A continuing look at putting the Sphinx search engine to use.
Last week we looked at the Sphinx search engine from a high-level point of view. Now let’s look at getting and building the code, some basic setup, and how to build and query indexes.
Get, Build, Install
In order to build Sphinx, you will need the MySQL client libraries (libmysql) and header files (libmysql-dev) as well as the expat library (libexpat) and header files (libexpat-dev) installed in standard locations. Once you have those, you can grab the latest version of the Sphinx trunk from Google Code subversion repository. If you prefer, you can use a tarball from the Sphinx site but new releases are coming only every few months while the code itself evovles more rapidly as bugs are fixed and features added.

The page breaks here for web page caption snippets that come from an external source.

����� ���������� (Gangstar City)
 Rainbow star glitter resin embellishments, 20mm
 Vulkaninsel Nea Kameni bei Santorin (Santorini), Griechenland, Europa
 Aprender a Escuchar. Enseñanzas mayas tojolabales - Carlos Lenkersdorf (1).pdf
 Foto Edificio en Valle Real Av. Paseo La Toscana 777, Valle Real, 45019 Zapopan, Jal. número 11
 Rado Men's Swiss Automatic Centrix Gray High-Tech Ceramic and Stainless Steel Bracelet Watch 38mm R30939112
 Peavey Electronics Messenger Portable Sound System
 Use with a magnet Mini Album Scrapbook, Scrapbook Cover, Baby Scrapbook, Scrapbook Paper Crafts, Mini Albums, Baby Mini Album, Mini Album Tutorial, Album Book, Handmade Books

svn checkout http://sphinxsearch.googlecode.com/svn/trunk/ sphinxsearch-read-only
cd sphinxsearch-read-only
./configure
make
sudo make install
You’ll end up with several binaries in /usr/local/bin
:
- indexer: reads data from MySQL or an XML import flie and produces the full-text indexes. This can also be used to merge and rotate indexes.
- searchd: the sphinx seach daemon which listens on TCP port 3312 for connections and handles queries.
- search: used for running ad-hoc queries from the command-line directly against the indexes (does not use searchd).
- spelldump: tool for extracting ispell dictionary data
- indextool: tool used for producing information about the indexes, such as the index header, list of document ids, and the “hit list” for a given keyword.
We’ll see how to use several of those tools shortly and next week.
General Sphinx Configuration
Installing Sphinx also deposits a few files in /usr/local/etc
that serve as starting points for configuration. sphinx-min.conf.dist
is an excellent minimal confiugration file to start with. I won’t reproduce it entirely here (you can see the pre-build version from the subversion repository), but it defines a few things to get you started.
There is a source called src1
and a corresponding index called test1
. In Sphinx, you specify various information about an index separately from the data source definition. That helps to separate the index definition from the mechanics of how to get the data. Sphinx has back ends that know how to extract structured data from MySQL, Drizzle (coming soon), ODBC data sources, and arbitrary XML files or command pipelines (known as xmlpipe or xmlpipe2 in recent versions).
There’s an indexer
section that specifies how much memory the indexer should limit itself to. The default is 32MB but you can go as high as 2GB–quite useful if you have very large document sets to index.
Finally, there’s a searchd
section which contains options for the actual search daemon: port number, log file location, timeouts, etc.
Index and Data Configuration
Next we need to tell Sphinx what our data looks like and how it should be indexed. The SQL Data Sources section of the Sphinx manual explains this fairly well if your data lives in MySQL and can easily be queries to get at the documents you’d like to index. However, things are often more complicated. The documents may need some sort of cleanup or pre-index processing before Sphinx should read them. That means telling the Sphinx indexer to use the xmlpipe2 “driver” which reads full XML documents from a pipe. That XML input stream contains a short header that specifies the “schema” for the index too–it does not live in the Sphinx configuratin file as it does for MySQL-based sources.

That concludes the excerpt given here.